After graduating from Princeton University in 1973 with a bachelor’s level in geosciences, Dr. Gomez earned a Ph.D. in neuroscience from the Wake Forest University School of Medicine in 1978. He then changed into a National Institutes of Health postdoctoral fellow at Rockefeller University in Manhattan.

While finding out there, he selected to not pursue a profession in analysis or academia, however relatively to search for paintings within the media that will employ his medical background.

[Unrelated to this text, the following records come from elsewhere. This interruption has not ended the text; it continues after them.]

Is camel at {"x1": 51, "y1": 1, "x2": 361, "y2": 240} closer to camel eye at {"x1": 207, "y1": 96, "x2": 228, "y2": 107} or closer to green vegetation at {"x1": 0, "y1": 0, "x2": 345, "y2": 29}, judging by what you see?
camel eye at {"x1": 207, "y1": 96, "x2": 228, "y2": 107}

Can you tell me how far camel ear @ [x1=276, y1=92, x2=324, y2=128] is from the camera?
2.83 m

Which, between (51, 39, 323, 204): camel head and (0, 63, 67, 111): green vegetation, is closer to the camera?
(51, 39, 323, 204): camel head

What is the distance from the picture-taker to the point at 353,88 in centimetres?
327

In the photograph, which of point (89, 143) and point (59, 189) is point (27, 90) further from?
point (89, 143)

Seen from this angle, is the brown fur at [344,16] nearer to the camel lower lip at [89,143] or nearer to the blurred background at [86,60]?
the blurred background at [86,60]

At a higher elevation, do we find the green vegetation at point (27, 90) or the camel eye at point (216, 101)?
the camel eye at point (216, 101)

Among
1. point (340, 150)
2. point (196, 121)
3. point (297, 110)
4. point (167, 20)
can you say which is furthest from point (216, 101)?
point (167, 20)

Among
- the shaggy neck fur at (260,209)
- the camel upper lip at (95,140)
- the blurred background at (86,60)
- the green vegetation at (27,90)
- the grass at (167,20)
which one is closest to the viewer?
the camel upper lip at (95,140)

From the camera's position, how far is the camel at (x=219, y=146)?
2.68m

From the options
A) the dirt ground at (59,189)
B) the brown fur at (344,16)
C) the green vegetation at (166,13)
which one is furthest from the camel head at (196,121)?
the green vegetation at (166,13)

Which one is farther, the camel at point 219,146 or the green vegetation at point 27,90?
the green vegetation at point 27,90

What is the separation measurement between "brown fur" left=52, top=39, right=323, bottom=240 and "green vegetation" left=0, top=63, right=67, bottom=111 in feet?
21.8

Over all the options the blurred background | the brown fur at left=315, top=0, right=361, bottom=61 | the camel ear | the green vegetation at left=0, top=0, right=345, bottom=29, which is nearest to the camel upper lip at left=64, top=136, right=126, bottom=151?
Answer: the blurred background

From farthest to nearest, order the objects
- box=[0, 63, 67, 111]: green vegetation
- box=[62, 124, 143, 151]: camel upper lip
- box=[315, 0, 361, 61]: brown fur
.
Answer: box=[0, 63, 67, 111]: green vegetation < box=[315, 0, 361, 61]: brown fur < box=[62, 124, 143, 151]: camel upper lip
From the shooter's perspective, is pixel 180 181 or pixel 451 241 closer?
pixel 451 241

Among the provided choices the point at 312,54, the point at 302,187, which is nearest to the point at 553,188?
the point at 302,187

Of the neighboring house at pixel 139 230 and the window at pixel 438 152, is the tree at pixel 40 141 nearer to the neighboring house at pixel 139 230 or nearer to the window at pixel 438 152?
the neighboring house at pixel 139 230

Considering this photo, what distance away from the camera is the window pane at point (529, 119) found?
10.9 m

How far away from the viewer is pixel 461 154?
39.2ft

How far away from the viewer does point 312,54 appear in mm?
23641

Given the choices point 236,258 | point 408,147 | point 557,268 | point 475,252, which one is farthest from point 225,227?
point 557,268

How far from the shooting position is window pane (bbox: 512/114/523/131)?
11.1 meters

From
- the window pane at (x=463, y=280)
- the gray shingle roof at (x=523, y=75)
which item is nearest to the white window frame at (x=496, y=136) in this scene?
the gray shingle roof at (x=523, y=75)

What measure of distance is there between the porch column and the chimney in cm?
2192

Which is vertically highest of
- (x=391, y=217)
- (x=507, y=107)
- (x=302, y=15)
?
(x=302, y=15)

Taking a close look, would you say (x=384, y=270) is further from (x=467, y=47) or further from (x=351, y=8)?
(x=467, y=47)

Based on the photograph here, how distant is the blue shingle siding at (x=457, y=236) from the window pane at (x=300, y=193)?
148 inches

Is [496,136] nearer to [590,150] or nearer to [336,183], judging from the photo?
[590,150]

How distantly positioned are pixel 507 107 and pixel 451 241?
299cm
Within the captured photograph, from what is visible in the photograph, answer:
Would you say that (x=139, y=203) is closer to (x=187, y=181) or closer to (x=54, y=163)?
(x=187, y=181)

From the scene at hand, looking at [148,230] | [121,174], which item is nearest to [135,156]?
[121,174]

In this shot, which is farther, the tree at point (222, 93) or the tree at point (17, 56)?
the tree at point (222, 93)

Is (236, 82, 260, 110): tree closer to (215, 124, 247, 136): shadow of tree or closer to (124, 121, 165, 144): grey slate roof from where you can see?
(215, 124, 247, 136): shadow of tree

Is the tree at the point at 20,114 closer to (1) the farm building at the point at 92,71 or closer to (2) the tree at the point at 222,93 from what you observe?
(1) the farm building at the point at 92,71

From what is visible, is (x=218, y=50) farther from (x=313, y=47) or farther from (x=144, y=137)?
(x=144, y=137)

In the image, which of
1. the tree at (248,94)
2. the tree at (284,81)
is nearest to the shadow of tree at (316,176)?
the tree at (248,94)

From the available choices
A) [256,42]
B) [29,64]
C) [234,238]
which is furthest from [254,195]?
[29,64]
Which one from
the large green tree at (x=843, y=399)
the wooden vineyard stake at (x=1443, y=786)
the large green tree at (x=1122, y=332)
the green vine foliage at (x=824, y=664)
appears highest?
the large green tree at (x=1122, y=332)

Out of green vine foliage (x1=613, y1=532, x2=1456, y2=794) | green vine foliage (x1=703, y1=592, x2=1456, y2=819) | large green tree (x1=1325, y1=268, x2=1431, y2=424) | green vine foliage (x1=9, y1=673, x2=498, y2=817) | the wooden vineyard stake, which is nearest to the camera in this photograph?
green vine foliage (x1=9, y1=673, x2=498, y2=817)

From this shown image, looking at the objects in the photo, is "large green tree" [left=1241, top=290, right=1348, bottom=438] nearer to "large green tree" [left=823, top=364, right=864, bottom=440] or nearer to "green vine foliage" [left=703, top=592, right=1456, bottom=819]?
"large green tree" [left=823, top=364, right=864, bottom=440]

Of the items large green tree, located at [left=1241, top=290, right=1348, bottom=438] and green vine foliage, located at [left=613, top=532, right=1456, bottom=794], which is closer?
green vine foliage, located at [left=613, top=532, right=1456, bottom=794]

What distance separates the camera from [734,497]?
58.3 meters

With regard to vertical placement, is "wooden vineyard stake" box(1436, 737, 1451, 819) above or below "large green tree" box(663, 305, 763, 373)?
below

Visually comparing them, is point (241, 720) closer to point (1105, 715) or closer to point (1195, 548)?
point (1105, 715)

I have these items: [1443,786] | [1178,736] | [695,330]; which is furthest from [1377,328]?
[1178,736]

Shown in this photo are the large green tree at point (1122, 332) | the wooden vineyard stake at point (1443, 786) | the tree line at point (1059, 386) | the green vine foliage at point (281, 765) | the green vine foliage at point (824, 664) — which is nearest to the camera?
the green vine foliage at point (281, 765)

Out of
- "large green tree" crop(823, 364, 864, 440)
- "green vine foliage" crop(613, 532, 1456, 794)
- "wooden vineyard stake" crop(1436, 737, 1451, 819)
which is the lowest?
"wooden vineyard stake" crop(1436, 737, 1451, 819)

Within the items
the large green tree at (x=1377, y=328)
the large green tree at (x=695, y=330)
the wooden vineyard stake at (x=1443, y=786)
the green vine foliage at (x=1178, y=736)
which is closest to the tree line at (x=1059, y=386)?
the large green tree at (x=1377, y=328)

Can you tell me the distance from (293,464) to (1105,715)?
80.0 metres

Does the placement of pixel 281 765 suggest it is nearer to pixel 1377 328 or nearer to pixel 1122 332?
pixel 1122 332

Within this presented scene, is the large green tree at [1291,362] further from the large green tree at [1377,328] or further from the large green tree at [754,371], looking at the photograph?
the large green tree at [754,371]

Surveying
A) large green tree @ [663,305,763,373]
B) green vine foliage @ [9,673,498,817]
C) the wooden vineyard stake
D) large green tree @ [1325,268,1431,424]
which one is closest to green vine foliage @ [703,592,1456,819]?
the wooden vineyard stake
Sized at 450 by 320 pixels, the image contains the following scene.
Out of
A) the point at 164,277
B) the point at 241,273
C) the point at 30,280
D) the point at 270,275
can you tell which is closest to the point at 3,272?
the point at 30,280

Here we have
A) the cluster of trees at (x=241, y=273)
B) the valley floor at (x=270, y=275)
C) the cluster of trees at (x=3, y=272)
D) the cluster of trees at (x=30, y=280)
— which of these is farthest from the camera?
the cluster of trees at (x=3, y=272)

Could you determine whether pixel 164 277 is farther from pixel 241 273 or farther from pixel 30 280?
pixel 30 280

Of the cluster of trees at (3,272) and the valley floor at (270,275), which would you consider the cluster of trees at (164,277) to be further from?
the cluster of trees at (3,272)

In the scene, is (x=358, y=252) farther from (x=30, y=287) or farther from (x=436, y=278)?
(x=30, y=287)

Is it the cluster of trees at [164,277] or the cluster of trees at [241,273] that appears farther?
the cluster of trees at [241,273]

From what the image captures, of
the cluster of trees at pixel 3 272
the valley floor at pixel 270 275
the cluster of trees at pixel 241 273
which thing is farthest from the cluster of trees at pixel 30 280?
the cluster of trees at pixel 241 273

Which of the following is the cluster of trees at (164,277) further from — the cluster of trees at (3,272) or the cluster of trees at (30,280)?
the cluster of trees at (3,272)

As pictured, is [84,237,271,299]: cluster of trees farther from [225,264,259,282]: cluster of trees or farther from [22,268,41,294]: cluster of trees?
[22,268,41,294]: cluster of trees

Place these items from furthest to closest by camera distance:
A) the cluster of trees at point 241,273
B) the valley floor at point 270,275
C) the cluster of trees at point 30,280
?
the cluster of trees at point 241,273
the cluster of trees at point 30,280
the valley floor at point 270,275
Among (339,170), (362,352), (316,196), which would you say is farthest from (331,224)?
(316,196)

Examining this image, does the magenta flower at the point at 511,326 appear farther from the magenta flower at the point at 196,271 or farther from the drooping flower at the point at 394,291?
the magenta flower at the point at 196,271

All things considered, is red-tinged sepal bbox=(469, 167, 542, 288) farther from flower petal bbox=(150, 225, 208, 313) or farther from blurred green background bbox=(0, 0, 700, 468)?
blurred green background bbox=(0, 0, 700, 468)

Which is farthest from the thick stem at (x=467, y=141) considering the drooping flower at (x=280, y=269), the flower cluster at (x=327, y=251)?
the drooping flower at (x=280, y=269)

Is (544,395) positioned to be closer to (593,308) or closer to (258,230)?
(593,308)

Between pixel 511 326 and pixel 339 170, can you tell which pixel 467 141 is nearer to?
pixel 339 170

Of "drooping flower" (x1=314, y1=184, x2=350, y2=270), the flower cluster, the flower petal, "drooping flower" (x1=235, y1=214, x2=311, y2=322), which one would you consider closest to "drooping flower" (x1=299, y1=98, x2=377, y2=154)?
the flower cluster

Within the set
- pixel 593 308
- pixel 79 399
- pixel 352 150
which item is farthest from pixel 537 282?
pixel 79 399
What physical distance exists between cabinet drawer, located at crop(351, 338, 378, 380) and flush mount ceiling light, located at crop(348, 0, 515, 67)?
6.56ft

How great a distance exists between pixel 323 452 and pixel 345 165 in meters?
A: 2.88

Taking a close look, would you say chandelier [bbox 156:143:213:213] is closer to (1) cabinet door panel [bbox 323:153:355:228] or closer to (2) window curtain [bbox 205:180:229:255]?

“When I first decided to go after television, it was because I thought that if I didn’t, 20 years from now I’d be saying, ‘What if?’” he instructed The Philadelphia Daily News in 1985.

He added: “Why television? Well, if I said money and ego aren’t part of it, then I’d be lying to you or to myself.”

He contacted Mark Monsky, the news director of Channel 5’s “10 O’Clock News,” who gave him a one-month tryout in July 1980 that became a four-year keep. While there, Dr. Gomez used to be some of the first tv newshounds to concentrate on the AIDS disaster, in line with Ms. Levin, who used to be then a manufacturer at the station.

Dr. Gomez moved to KYW in overdue 1984 and stayed there for 6 years. While there, he won an award from United Press International for his documentary on AIDS. He later won an award from New York City’s well being division for his protection of the 9/11 assaults whilst he used to be operating for Channel 4.

“Fear and anxiety levels were out of control in the city, but we were spending the first 20 minutes of every broadcast scaring the living daylights out of people,” he said in an interview in 2016 for the newsletter of CaringKind, an nonprofit Alzheimer’s caregiving group, “and then, as my news director said, at the end of the show, I had 90 seconds to talk them off the ledge.”

He moved to Channel 2 in 1994 and returned to Channel 4 in 1997 the place, after just about a decade, he used to be let cross when the station lower prices. He got here again to Channel 2 in 2007.

In addition to Ms. Levin, Dr. Gomez is survived via a daughter, Katie Gomez; a son, Max IV; and a brother, George. His marriage to SuElyn Charnesky led to divorce.

In the 1985 Philadelphia Daily News interview, Dr. Gomez stated he considered his function critically: Being on tv, he stated, gave him credibility and a significant duty.

“I feel I owe it to people to be their first filter,” he stated. “So if I’m talking about a health cure, I want to know where has this information been published. I present the best product I can. I know that it’s scientifically accurate.”